Stress thresholds of mature European beech trees

This data set contains the data presented in the figures 1-6 in Walthert et al. (2020): From the comfort zone to crown dieback: sequence of physiological stress thresholds in mature European beech trees across progressive drought. Science of the Total Environment. DOI: 10.1016/j.scitotenv.2020.141792. A detailed methodical description of the data can be found in the Material and Methods section of the paper. Drought responses of mature trees are still poorly understood making it difficult to predict species distributions under a warmer climate. Using mature European beech (Fagus sylvatica L.), a widespread and economically important tree species in Europe, we aimed at developing an empirical stress-level scheme to describe its physiological response to drought. We analysed effects of decreasing soil and leaf water potential on soil water uptake, stem radius, native embolism, early defoliation and crown dieback with comprehensive measurements from overall nine hydrologically distinct beech stands across Switzerland, including records from the exceptional 2018 drought and the 2019/2020 post-drought period. Based on the observed responses to decreasing water potential we derived the following five stress levels: I (predawn leaf water potential --0.4 MPa): no detectable hydraulic limitations; II (-0.4 to -1.3): persistent stem shrinkage begins and growth ceases; III (-1.3 to -2.1): onset of native embolism and defoliation; IV (-2.1 to -2.8): onset of crown dieback; V (--2.8): transpiration ceases and crown dieback is -20%. Our scheme provides, for the first time, quantitative thresholds regarding the physiological downregulation of mature European beech trees under drought and therefore synthesises relevant and fundamental information for process-based species distribution models. Moreover, our study revealed that European beech is drought vulnerable, because it still transpires considerably at high levels of embolism and because defoliation occurs rather as a result of embolism than preventing embolism. During the 2018 drought, an exposure to the stress levels III-V of only one month was long enough to trigger substantial crown dieback in beech trees on shallow soils. On deep soils with a high water holding capacity, in contrast, water reserves in deep soil layers prevented drought stress in beech trees. This emphasises the importance to include local data on soil water availability when predicting the future distribution of European beech.
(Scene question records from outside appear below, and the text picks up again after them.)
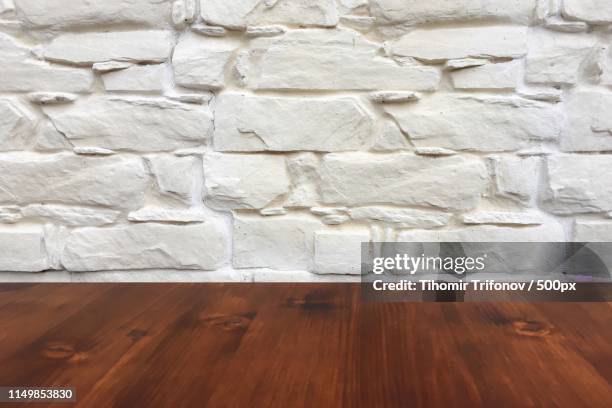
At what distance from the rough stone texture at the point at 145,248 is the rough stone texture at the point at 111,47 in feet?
1.20

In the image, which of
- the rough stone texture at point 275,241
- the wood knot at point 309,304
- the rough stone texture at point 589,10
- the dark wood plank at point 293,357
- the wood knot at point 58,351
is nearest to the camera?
the dark wood plank at point 293,357

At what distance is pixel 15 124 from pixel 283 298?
0.71 meters

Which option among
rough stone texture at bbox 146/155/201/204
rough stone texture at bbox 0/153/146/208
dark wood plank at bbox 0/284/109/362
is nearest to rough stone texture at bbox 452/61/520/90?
rough stone texture at bbox 146/155/201/204

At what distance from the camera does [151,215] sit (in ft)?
3.41

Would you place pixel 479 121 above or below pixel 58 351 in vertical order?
above

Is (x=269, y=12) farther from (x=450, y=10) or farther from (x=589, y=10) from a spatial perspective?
(x=589, y=10)

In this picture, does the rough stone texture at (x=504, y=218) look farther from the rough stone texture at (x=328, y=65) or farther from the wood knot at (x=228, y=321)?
the wood knot at (x=228, y=321)

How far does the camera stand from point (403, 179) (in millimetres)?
1010

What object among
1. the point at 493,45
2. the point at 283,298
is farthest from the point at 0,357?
the point at 493,45

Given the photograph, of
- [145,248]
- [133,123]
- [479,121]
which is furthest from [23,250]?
[479,121]

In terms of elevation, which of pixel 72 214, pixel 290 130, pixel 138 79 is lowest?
pixel 72 214

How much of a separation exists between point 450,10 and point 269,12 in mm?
370

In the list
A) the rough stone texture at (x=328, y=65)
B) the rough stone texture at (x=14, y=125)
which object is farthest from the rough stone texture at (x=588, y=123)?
the rough stone texture at (x=14, y=125)

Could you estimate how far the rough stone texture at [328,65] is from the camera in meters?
0.97
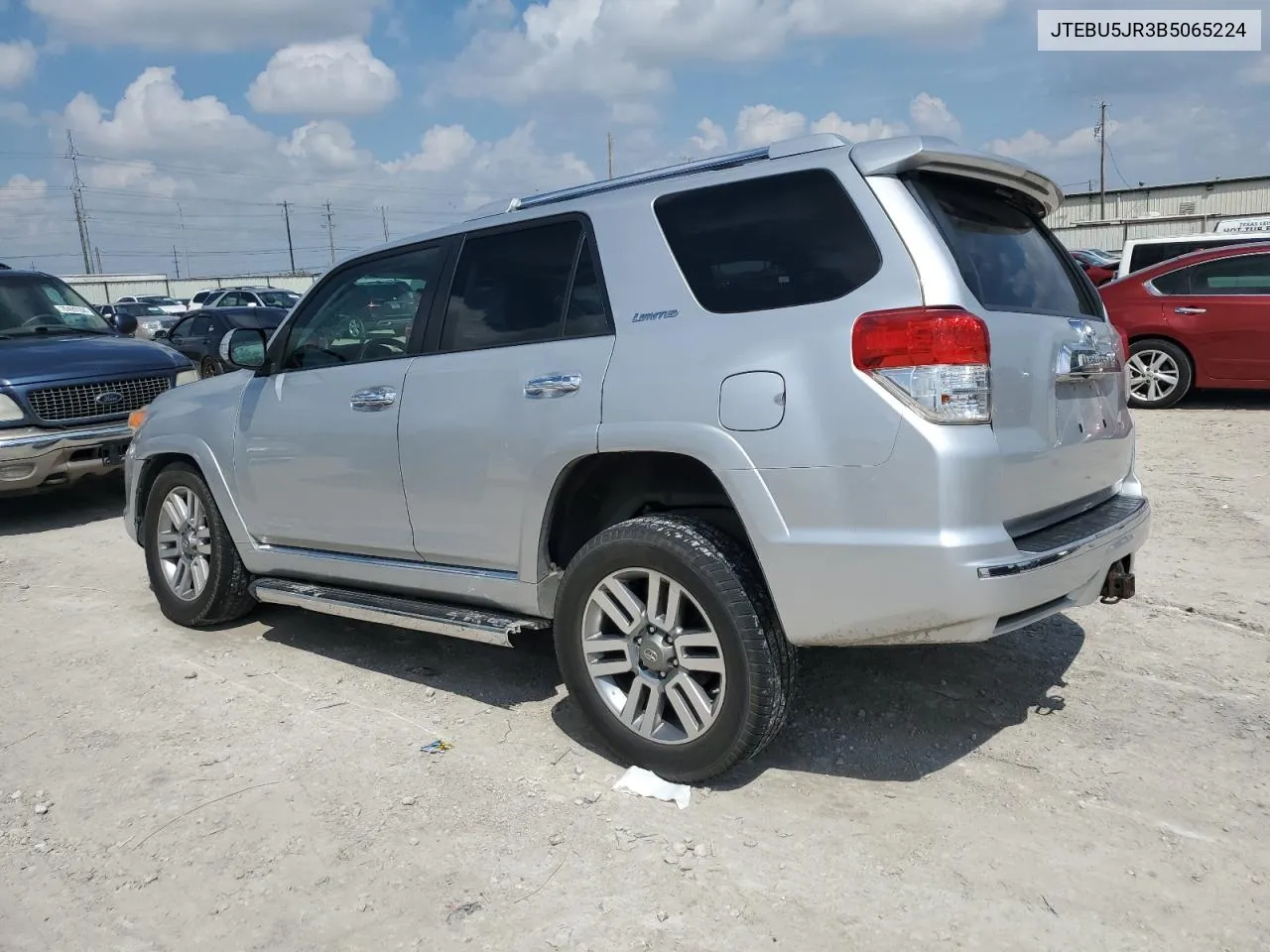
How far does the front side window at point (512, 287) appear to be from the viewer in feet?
11.9

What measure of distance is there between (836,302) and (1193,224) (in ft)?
130

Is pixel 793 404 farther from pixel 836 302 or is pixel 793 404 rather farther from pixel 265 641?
pixel 265 641

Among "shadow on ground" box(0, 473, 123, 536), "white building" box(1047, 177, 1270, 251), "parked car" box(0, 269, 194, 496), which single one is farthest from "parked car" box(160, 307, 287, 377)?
"white building" box(1047, 177, 1270, 251)

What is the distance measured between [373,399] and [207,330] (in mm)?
14575

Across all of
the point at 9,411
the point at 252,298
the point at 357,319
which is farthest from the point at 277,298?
the point at 357,319

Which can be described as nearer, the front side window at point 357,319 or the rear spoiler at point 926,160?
the rear spoiler at point 926,160

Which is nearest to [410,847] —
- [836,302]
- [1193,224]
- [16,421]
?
[836,302]

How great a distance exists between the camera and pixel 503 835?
305 centimetres

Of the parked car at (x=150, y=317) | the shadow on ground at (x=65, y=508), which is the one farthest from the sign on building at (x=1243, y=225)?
the parked car at (x=150, y=317)

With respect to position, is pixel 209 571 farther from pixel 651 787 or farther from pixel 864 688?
pixel 864 688

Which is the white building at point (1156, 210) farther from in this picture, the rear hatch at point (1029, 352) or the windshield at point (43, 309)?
the rear hatch at point (1029, 352)

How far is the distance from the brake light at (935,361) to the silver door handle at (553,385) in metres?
1.04

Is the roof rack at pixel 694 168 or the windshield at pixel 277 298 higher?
the windshield at pixel 277 298

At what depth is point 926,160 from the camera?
2971 mm
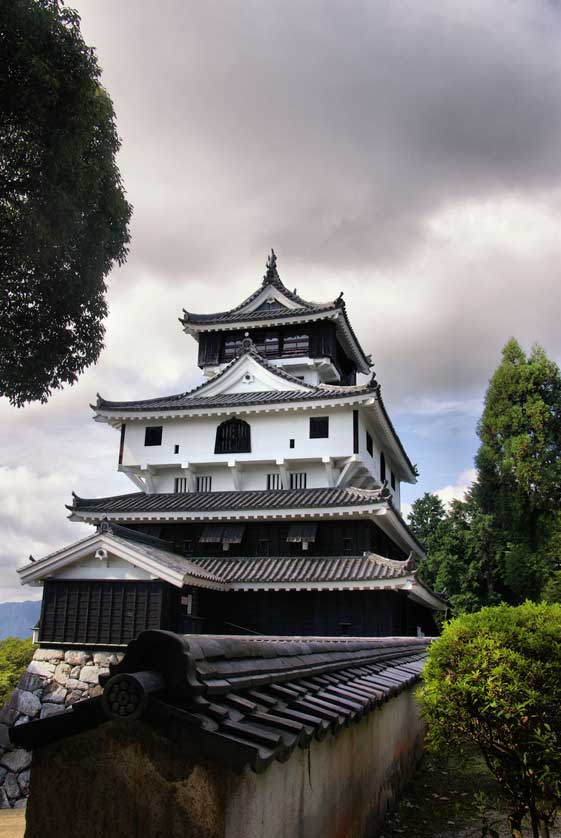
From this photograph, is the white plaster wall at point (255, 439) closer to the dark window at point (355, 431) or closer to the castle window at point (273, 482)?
the dark window at point (355, 431)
本数据集包含Walthert等人2020年发表于《整体环境科学（Science of the Total Environment）》的论文中图1至图6所呈现的相关数据，原论文题为《从舒适区到冠层枯萎：渐进干旱下成熟欧洲山毛榉的生理胁迫阈值序列》，DOI: 10.1016/j.scitotenv.2020.141792。 该数据集的详细方法学说明可参见该论文的“材料与方法”章节。 成熟树木的干旱响应机制目前仍未得到充分阐释，这使得我们难以预测气候变暖背景下的物种分布格局。本研究以欧洲广泛分布且具有重要经济价值的欧洲山毛榉（Fagus sylvatica L.）为研究对象，旨在构建一套经验性胁迫等级体系，以描述其在干旱条件下的生理响应。研究团队对瑞士境内9个水文特征各异的山毛榉林分开展了全面测量，分析了土壤与叶片水势降低对土壤水分吸收、茎干半径、自然栓塞作用（embolism）、早期落叶以及冠层枯萎的影响，测量数据涵盖了2018年极端干旱事件以及2019/2020年干旱后恢复期的观测记录。 基于观测到的水势降低响应，研究推导得到以下5级胁迫等级：I级（黎明前叶片水势（pre-dawn leaf water potential）≤-0.4 MPa）：未检测到水力限制（hydraulic limitation）；II级（-0.4 ~ -1.3 MPa）：茎干持续收缩，生长停止；III级（-1.3 ~ -2.1 MPa）：自然栓塞与落叶开始发生；IV级（-2.1 ~ -2.8 MPa）：冠层枯萎启动；V级（≤-2.8 MPa）：蒸腾作用停止，冠层枯萎程度达20%。本等级体系首次为干旱条件下成熟欧洲山毛榉的生理下调过程提供了定量阈值，从而为基于过程的物种分布模型（process-based species distribution models）整合了关键基础信息。此外，本研究揭示欧洲山毛榉对干旱较为脆弱：其一，其在栓塞程度较高时仍会进行大量蒸腾；其二，落叶更多是栓塞作用的结果，而非预防栓塞的机制。在2018年干旱事件中，仅暴露于III至V级胁迫达1个月，便足以在浅土层山毛榉林中引发显著冠层枯萎。与之相反，在持水能力较强的深土层中，深层土壤的水分储备可避免山毛榉遭受干旱胁迫。这一结果强调，在预测欧洲山毛榉的未来分布时，纳入土壤水分有效性的本地化数据至关重要。